1971: Heinz Lucas führt F95 auf Anhieb in Bundesliga zurück
Auf Anhieb führte der neue Fortunen-Coach Heinz Lucas die Flingeraner in der Saison 1970/71 aus der damaligen zweitklassigen Regionalliga West in die Aufstiegsrunde zur Bundesliga. Fortuna 95 überstand diese ungeschlagen (6 Siege, 2 Unentschieden) und feierte somit fünf Jahre nach dem Abstieg die Rückkehr in die 1. Liga.
Anschließend formte Heinz Lucas, der selbst als Aktiver Karriere machte und unter dem legendären Sepp Herberger die Ausbildung zum Fußballlehrer erfolgreich absolvierte, Fortuna Düsseldorf mit bescheidenen finanziellen Mitteln zumindest kurzzeitig zu einem nationalen Top-Klub.
Fortuna: Erstmaliger Klassenerhalt, dann zum Bayern-Jäger mutiert
In der Aufstiegssaison 1971/72, in der Heinz Lucas seinerseits sein Trainer-Debüt in der Bundesliga feierte, landete Fortuna Düsseldorf frei von Abstiegssorgen auf einem beachtlichen 13. Platz.
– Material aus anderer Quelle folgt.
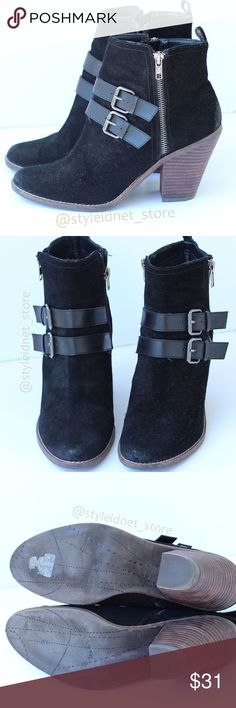 DV By Dolce Vita Black Suede Booties (8.5) ❤️ BUNDLES  ❤️ DISCOUNTS  ❌ NO TRADES  ❌ NO Low balling!   • Condition: Very Good (please see Pictures) • Have lots of life left to them • Aged Suede • Double front buckle • Inside and outside zipper  - SIZE: 8.5 DV by Dolce Vita Shoes Ankle Boots & Booties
Der Aufsteiger hatte in der Abschlusstabelle komfortable 10 Punkte Vorsprung auf die Abstiegsregion und schaffte den erstmaligen Klassenerhalt in der Bundesliga. Anschließend ging es mit den Rheinländern noch viel höher hinaus.
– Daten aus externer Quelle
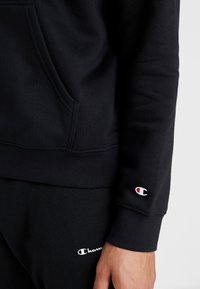 Champion - HOODED - Hættetrøjer - black - 5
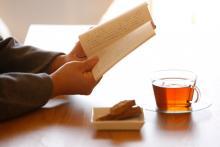 蔵書数2万冊!本に囲まれるブックホテル「箱根本箱」来春オープン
Wobei Fortuna Düsseldorf auch auf dem Transfermarkt ein glückliches Händchen bewies. Die Mannschaft wurde 1972 mit Verteidiger Gerd Zewe, der sich als echter Volltreffer erwies, sowie Wolfgang Seel ordentlich verstärkt und mischte 1972/73 lange Zeit sogar im Meisterschaftsrennen mit.
1972/73: Unter Heinz Lucas - Fort. Düsseldorf spielt beste Bundesliga-Saison
So war die Elf von Trainer Heinz Lucas um Kapitän Fred Hesse lange Zeit erster Bayern-Jäger. Vom 9. bis 24. Spieltag grüßte Fortuna Düsseldorf vom 2. Platz, lag dem Spitzenreiter FC Bayern München dicht auf den Fersen. Erst eine 1:2-Pleite beim Hamburger SV im März 1973 brachte die Rot-Weißen aus dem Tritt, die in den folgenden sechs Partien sieglos blieben.
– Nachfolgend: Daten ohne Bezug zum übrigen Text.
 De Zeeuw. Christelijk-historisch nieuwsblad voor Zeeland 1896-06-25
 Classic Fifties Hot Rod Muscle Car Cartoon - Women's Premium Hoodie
Fortuna Düsseldorf, die ab 1972 in der für die WM 1974 in Deutschland im komplett umgebauten Rheinstadion spielten, rutschte zwischenzeitlich auf Rang fünf ab, erklomm aber mit drei Siegen an den letzten drei Spieltagen einen außergewöhnlichen 3. Platz - hinter dem souveränen Meister Bayern München und Rheinrivalen 1. FC Köln. Mit 42:26 Punkten (57 Zähler nach der heutigen 3-Punkte-Regelung) und 62:45 Toren spielten die Rot-Weißen ihre erfolgreichste Bundesliga-Saison. Außerdem führte der akribische Heinz Lucas, der nichts dem Zufall überließ und trotz der Erfolge seinen warmherzigen und bodenständigen Charakter bewahrte, F95 damit erstmals in den UEFA-Cup (der heutigen Europa League).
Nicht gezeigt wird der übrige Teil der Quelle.